Action item →
Drop every image, then reproduce the data exactly as given.

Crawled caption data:
------------------------------------
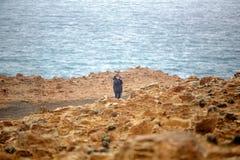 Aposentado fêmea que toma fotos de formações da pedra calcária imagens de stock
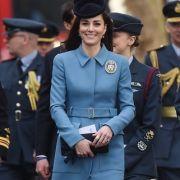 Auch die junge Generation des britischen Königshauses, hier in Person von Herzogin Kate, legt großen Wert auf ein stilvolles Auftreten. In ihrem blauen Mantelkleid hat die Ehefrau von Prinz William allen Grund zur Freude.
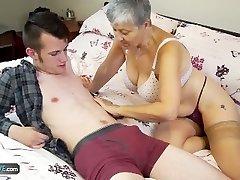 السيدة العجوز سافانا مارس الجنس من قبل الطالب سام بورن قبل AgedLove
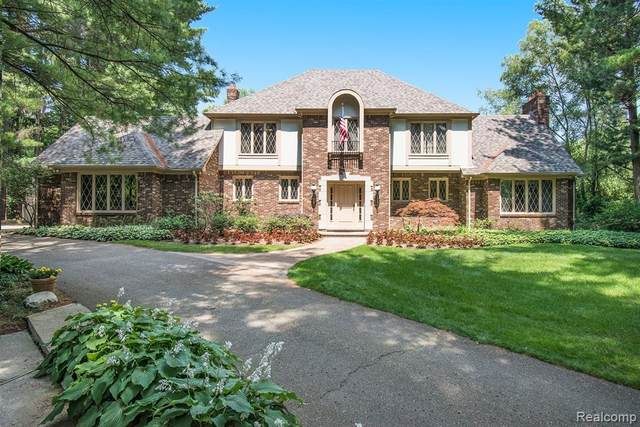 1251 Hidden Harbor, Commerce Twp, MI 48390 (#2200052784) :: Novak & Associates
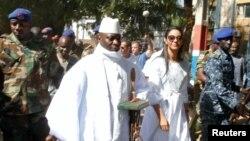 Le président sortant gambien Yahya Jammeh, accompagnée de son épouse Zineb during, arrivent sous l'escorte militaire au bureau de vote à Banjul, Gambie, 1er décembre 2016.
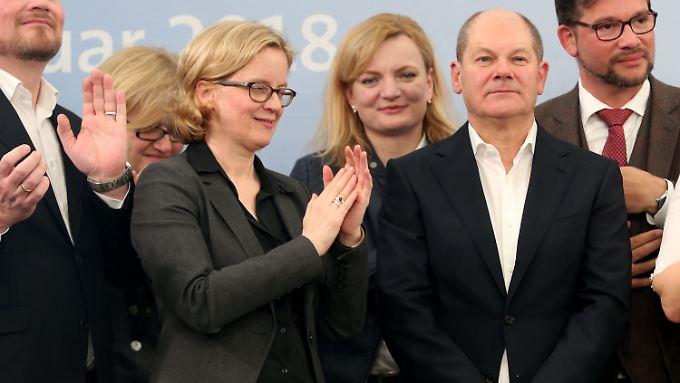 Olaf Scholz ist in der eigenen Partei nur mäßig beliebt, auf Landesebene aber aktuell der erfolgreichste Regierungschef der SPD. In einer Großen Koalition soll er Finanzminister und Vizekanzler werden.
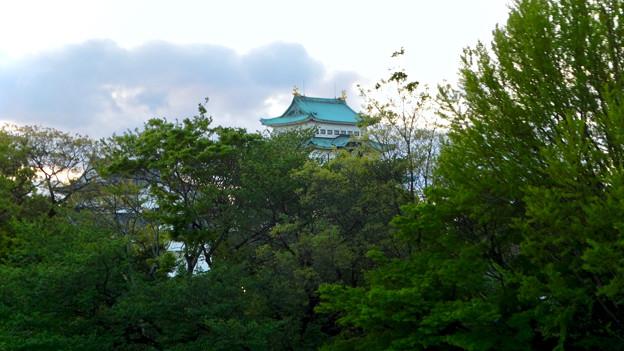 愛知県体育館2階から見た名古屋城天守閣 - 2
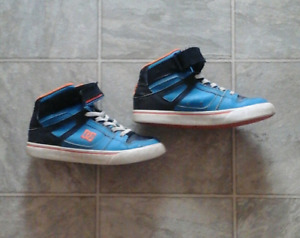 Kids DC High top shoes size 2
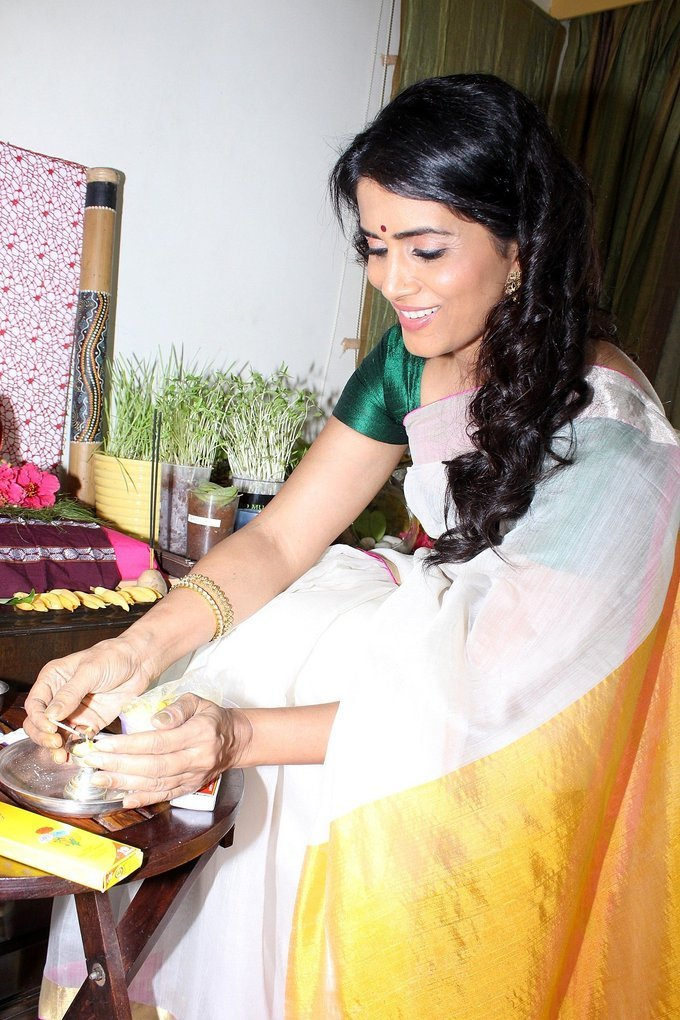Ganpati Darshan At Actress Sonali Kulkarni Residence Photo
------------------------------------
Answer section →
 Aposentado fêmea que toma fotos de formações da pedra calcária imagens de stock
 Auch die junge Generation des britischen Königshauses, hier in Person von Herzogin Kate, legt großen Wert auf ein stilvolles Auftreten. In ihrem blauen Mantelkleid hat die Ehefrau von Prinz William allen Grund zur Freude.
 السيدة العجوز سافانا مارس الجنس من قبل الطالب سام بورن قبل AgedLove
 1251 Hidden Harbor, Commerce Twp, MI 48390 (#2200052784) :: Novak & Associates
 Le président sortant gambien Yahya Jammeh, accompagnée de son épouse Zineb during, arrivent sous l'escorte militaire au bureau de vote à Banjul, Gambie, 1er décembre 2016.
 Olaf Scholz ist in der eigenen Partei nur mäßig beliebt, auf Landesebene aber aktuell der erfolgreichste Regierungschef der SPD. In einer Großen Koalition soll er Finanzminister und Vizekanzler werden.
 愛知県体育館2階から見た名古屋城天守閣 - 2
 Kids DC High top shoes size 2
Ganpati Darshan At Actress Sonali Kulkarni Residence Photo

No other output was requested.